Было уютно, самовар пел нескончаемую песню, и сама Авдотья Яковлевна, умница и красавица, так хорошо и просто говорила с Кольцовым, что он разошелся: читал стихи, смешно рассказывал, как его Михейка зарезать хотел, и даже спел какую-то воронежскую песню.
А потом, уже у Белинского, когда Кольцов укладывался спать, к нему неожиданно подошел работавший за своей конторкой Белинский и, ероша волосы, сказал:
– А знаете, я, кажется, никогда не женюсь… Но если б женился, то моей женой была бы только такая женщина, как Панаева… Ну, нечего, нечего! – прибавил строго, видя, что Кольцов улыбнулся. – Спите, вам спать пора!
– А вы что ж?
– Я! – воскликнул Белинский. – А кто ж господину Краевскому дома-то наживать будет!
Хлопнула входная дверь. Кольцов вздрогнул и открыл глаза. Перед ним стоял Малышев и протирал запотевшие очки.
– Погодка! – крякнул, грея у печки покрасневшие руки. – Потоп всемирный… На Поповом рынке мужик с телегой завяз, насилу вытянули. Что это? – понюхав, строго спросил. – Опять свечки?
Он подошел к окну, сердито распахнул его и выбросил тлеющие ароматные угольки. Ветер ворвался в комнату и заиграл занавесками. Алексей жадно вдохнул свежий влажный воздух.
– Анисья Васильевна! – позвал Малышев.
Вошла Анисья, умильна, скромнехонька.
– Вот, матушка ты моя, чтоб не смела тут чадить свечками. Поняла? Чтоб и духу их тут не было!
Когда ушел доктор, Анисья бурей влетела в комнату.

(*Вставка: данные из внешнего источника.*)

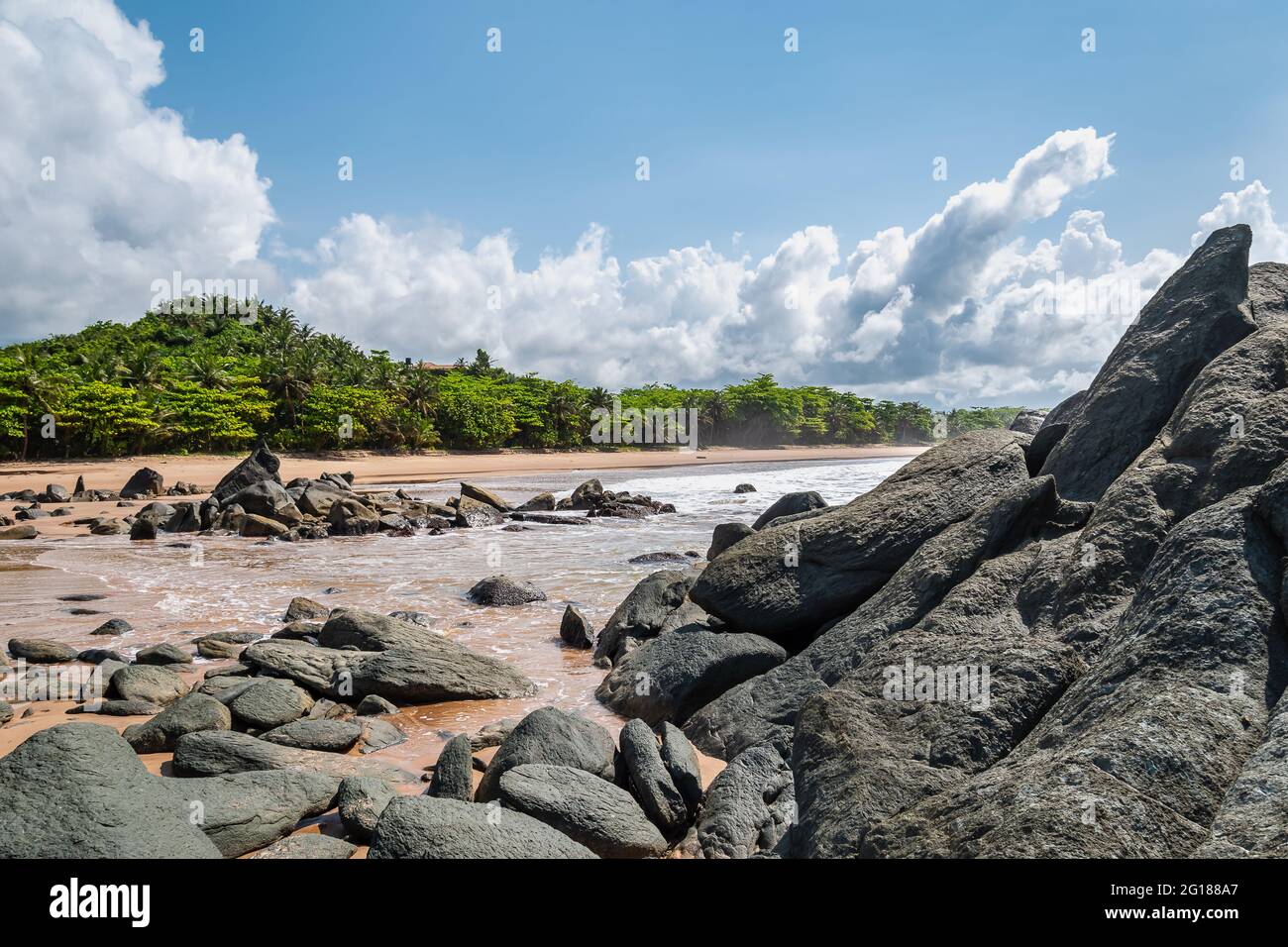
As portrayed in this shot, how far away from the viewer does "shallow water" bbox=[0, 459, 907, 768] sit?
9414 millimetres

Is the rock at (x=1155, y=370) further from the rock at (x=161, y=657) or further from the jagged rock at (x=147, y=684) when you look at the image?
the rock at (x=161, y=657)

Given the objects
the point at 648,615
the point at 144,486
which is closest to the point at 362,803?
the point at 648,615

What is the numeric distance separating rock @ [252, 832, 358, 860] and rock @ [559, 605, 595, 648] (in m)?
5.93

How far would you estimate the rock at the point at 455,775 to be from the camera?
534cm

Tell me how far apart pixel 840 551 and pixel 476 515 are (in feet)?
63.0

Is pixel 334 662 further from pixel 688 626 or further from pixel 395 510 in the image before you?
pixel 395 510

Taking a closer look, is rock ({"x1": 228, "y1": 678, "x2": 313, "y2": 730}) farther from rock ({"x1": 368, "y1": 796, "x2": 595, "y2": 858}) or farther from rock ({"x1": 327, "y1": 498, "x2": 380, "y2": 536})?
rock ({"x1": 327, "y1": 498, "x2": 380, "y2": 536})

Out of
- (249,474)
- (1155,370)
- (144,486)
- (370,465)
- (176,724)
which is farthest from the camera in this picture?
(370,465)

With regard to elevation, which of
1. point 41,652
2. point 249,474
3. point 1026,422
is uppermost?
point 1026,422

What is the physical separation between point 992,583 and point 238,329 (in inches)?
3420

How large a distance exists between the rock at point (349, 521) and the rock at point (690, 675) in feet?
53.8

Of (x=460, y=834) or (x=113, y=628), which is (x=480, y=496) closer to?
(x=113, y=628)

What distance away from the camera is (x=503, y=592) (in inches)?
521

– Наплакался? – закричала злобно. – Наголосился? У-у, наказанье мое! Сам не живешь, и другим житья от тебя нету… На ж тебе! На! На!
Яростно стуча по подоконнику, она поставила уже не две, как прежде, а целых пять благовонных свечек, и снова сладковатый синий дым поплыл по комнате.
– Эх, да и страшна ж ты, Аниска! – с трудом проговорил Кольцов, задыхаясь от дыма.
И вдруг наступило облегченье, голова сделалась легкой. Он попробовал поднять руку. Нет, рука, будто чугуном налитая, не поднялась. «А чего мне ее поднимать? – лениво подумал Кольцов. – Вот запах какой-то знакомый, словно бы цветы… Откуда?»
В самом деле, в комнате запахло цветами – рододендронами, розами. В синем тумане поплыли какие-то люди с лотками на головах, а в лотках – плошки с белыми, розовыми, алыми цветами. Голосом Белинского кто-то сказал: «Сюда, сюда ставьте… Так… Вот хорошо!»